A GOP candidate in Oklahoma's Republican primary runoff election tomorrow is facing backlash after comments he made several years ago have emerged, LGBT Nation reports.
Scott Esk, 56, who is running for a seat in the state's House, commented on a Facebook post back in 2013 where he quoted a bible verse and later added that "we would be totally in the right" to execute gay people.
"Ignoring as a nation things that are worthy of death is very remiss," he wrote.
When a journalist asked him a year later about his comments, he replied that it's “totally just” to kill gay people.
“What I will tell you right now is that that was done in the Old Testament under a law that came directly from God,” he said at the time. “And in that time, there was, it was, totally just came directly from God.”
In a subsequent video explaining his comments, Esk said he has “compassion on anybody in the grips of an insidious addiction, such as homosexuality.”
“Any Christian should be in the position to say that this is sin or this is good.
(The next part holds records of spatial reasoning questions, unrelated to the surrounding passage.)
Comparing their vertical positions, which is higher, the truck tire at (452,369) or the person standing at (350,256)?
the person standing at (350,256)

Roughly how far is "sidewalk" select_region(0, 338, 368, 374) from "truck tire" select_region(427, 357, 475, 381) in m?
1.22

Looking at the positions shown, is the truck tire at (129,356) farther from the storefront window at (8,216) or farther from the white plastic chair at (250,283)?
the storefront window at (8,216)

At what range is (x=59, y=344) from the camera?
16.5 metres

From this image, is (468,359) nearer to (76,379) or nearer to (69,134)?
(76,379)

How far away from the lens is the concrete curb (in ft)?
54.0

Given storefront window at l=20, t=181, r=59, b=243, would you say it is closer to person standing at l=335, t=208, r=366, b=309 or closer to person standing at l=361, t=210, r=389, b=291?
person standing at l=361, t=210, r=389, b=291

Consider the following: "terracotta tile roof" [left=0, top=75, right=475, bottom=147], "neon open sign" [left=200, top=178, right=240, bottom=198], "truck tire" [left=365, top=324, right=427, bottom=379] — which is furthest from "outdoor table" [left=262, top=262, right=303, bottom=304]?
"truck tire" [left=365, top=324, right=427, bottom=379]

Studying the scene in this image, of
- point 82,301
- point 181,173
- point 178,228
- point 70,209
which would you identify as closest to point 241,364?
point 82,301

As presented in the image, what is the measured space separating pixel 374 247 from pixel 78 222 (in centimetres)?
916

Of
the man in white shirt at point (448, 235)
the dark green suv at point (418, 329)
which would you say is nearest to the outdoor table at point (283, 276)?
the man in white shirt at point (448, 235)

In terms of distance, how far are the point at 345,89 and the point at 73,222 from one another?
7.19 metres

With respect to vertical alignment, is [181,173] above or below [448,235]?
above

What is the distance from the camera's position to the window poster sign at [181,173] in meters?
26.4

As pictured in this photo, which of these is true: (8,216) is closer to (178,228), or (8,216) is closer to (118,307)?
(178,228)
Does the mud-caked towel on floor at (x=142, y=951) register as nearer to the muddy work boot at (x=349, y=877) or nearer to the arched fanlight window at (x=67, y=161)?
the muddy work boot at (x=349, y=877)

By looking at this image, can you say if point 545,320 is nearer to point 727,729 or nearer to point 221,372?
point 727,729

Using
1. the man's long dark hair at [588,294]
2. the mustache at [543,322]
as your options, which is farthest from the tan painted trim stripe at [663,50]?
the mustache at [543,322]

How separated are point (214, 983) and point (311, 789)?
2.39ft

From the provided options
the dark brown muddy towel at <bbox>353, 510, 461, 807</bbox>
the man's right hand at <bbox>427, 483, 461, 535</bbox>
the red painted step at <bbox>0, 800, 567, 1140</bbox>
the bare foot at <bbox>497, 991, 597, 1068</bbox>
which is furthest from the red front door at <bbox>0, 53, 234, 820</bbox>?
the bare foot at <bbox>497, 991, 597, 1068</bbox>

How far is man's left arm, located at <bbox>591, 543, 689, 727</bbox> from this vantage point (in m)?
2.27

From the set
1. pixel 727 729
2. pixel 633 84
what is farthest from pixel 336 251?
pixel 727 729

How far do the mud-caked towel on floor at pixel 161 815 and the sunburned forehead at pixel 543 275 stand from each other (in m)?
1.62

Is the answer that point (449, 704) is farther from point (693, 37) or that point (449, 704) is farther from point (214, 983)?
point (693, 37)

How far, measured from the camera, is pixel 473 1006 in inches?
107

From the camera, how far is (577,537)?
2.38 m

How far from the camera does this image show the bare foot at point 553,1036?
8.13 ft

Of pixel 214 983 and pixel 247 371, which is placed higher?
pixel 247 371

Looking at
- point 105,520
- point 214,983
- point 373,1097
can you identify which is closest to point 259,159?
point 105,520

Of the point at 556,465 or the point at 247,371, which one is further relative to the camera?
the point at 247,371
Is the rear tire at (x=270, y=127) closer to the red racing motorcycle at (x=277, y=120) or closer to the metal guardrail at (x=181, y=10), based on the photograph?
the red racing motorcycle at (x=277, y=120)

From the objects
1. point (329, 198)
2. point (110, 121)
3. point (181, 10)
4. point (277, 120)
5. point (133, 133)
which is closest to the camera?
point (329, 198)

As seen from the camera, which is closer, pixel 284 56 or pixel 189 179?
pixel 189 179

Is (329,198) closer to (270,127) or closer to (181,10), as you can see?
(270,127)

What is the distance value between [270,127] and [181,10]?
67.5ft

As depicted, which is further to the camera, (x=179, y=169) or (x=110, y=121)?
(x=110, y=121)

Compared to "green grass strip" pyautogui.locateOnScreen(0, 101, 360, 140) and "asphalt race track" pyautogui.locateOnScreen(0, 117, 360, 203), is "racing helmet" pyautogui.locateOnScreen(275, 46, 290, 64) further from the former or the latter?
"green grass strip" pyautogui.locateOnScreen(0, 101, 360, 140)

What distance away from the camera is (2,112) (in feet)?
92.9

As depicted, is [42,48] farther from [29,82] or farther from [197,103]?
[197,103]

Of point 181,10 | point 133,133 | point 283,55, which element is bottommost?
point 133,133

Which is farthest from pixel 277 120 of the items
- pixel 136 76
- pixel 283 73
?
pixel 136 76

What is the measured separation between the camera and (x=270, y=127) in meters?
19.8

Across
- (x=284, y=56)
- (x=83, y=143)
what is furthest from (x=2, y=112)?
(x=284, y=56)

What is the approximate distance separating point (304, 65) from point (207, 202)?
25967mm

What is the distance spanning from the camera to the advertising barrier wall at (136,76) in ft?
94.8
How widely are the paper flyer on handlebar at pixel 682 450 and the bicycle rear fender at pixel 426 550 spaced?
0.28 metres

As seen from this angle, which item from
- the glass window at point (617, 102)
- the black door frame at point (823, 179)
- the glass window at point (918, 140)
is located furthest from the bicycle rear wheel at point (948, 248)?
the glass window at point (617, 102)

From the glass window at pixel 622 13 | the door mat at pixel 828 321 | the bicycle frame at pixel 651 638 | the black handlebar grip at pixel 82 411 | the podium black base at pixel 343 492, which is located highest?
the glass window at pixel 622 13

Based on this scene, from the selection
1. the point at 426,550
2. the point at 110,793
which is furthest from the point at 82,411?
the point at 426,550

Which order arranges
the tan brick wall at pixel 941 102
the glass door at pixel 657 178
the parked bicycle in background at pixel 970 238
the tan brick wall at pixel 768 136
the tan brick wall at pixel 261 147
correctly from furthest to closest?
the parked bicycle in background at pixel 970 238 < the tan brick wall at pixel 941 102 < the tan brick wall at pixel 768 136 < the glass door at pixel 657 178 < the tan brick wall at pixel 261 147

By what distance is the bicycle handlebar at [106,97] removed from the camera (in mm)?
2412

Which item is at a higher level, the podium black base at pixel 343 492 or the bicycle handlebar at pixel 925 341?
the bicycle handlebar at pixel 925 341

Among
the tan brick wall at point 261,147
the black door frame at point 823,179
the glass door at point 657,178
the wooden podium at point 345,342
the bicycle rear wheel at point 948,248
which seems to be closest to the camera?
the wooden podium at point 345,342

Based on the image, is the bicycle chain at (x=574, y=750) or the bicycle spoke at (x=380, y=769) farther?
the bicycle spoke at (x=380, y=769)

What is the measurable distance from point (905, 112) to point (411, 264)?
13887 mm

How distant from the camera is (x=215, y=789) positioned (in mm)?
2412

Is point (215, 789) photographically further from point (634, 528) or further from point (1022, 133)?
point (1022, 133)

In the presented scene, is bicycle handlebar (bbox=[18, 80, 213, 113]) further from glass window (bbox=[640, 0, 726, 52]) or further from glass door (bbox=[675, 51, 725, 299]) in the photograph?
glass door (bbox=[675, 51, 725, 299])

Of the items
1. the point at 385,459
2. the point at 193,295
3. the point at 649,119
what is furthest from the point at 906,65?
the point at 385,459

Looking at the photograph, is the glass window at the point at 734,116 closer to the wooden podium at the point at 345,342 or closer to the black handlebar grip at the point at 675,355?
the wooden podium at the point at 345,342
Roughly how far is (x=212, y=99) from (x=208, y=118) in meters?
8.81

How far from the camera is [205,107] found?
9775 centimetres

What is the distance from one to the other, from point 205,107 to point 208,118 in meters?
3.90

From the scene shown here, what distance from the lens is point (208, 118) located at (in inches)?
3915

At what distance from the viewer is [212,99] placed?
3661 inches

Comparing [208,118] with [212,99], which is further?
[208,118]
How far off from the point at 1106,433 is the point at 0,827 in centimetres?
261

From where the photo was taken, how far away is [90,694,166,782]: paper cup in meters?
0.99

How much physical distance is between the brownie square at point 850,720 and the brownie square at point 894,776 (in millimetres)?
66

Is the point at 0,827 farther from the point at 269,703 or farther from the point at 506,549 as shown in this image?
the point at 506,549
If we don’t make that distinction, we’re not going to help people,” he said in the 2015 video.
In another video from earlier this year, Esk called reports on his comments a “hit piece on the fact that I had an opinion against homosexuality.”
“Well, does that make me a homophobe? Maybe some people think it does,” he said. “But as far as I and many of the people, the voters of House District A7 are concerned, it simply makes me a Christian. Christians believe in biblical morality, kind of by definition, or they should.”
“The fact is, that it’s much more offensive knowing what obscene things homosexuals do with each other than it is for somebody to hold the view that it is indecent,” he said.
When The Oklahoman asked him about his views, he referred to the videos and refused to do an interview.
“I’ve stood up for what is right in the past, and I intend to in the future and I am right now,” he told the publication. “That’s got me in trouble. The media are not my friends, as far as I’m concerned.”